* [提示文]
════

3月7日、日本時間午後5時前にサウジアラビアのムハンマド皇太子(ムハンマド・ビン・サルマン王子、略してMbSと呼ばれる)と日本の安倍首相が約15分間にわたり電話会談を行った。外務省のプレスリリースによれば[1]、サウジと日本が締結した「日・サ・ビジョン2030」を強力に推進すること、また今年6月大阪で開催されるG20サミットとサウジがホスト国となる来年のG20について緊密に協力していくことで両者が一致したとされている。サウジのメディアも同様の内容を報じており[2]、日本では時事通信が簡単な報道を行っているが、昨年10月のカショギ事件は話題にならなかった、との外務省のコメントを捕捉した点がサウジの報道と異なる[3]。
電話会談がどちらからの申し出によるものか、またどのような雰囲気であったかについては不明であるが、現地紙による最近の経済・外交記事を通読すると国内外で孤立しているMbSはかなり焦っており、安倍首相との電話会談も失地回復のためと思われる節が多々ある。以下は現地紙の記事を分析した筆者の推測としてお読みいただきたい。
まず会談が日サどちらの提案であるかについては、サウジ現地紙は「安倍首相から電話があり云々」と報道しており、いかにも日本側が会談を提案したかのように読み取れる。しかし安倍首相には今どうしてもサウジ首脳と打ち合わせしなければならない緊急用件があるとは思えない(外務省発表には無い極秘の用件があれば話は別だが)。一方、MbSはカショギ事件を契機に国際的に孤立無援の状態であり、以下に述べるように最近のインド・中国歴訪も目立った成果が見られない[4]。彼が広げたビジョン2030の大風呂敷も綻びが目立ち、MbSがかなり焦っていることは間違いなさそうである。従って日本の協力を仰ぐためMbSサイドから電話会談を申し入れた、と考えるのが自然であろう。

════

空間推論に関する質問の記録:

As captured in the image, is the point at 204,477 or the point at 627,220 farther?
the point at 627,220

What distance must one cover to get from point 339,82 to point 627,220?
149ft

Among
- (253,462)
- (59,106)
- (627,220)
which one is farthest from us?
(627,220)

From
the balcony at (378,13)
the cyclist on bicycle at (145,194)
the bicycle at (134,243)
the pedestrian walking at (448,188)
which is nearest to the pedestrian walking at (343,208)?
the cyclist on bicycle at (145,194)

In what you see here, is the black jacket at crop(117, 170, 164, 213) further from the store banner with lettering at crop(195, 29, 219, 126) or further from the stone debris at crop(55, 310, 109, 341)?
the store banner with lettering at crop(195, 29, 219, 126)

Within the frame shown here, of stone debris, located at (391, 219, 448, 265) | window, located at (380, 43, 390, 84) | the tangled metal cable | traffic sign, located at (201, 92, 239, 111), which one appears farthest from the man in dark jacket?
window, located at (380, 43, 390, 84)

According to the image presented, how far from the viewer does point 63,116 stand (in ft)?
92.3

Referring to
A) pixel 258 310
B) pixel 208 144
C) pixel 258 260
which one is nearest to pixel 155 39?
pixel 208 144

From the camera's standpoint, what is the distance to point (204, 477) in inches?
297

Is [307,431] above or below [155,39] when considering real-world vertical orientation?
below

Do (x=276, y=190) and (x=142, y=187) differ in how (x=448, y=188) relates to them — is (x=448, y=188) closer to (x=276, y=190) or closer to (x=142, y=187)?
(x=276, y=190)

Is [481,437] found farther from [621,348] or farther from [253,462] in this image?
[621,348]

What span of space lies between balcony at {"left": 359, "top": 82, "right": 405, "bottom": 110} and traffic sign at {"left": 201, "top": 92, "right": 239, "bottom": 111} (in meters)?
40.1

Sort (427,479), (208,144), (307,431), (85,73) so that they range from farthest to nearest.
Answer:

════

* [記述問題 1] 提示文の「3月7日、日本時間午後5時前に」で始まる段落を、主な事実を残して箇条書きで短くまとめてください。
* [記述問題 2] 記録の中から、「which」という語を含む行をすべて集めてください。

* [解答例 1]
- 3月7日、日本時間午後5時前に、サウジアラビアのムハンマド皇太子(MbS)と安倍首相が約15分間、電話会談をした。
- 外務省の発表では、次の2点で両者の意見が一致した。
  - 「日・サ・ビジョン2030」を強く進めること。
  - 今年6月の大阪でのG20サミットと、サウジが主催する来年のG20について緊密に協力すること。
- サウジのメディアも同じような内容を伝えた。
- 時事通信も簡単に報じた。ただし、昨年10月のカショギ事件は話題にならなかったという外務省のコメントを載せた点が、サウジの報道と違う。

* [解答例 2]
which one is farthest from us?
which is nearest to the pedestrian walking at (343,208)?
Within the frame shown here, of stone debris, located at (391, 219, 448, 265) | window, located at (380, 43, 390, 84) | the tangled metal cable | traffic sign, located at (201, 92, 239, 111), which one appears farthest from the man in dark jacket?
which one is nearest to pixel 155 39?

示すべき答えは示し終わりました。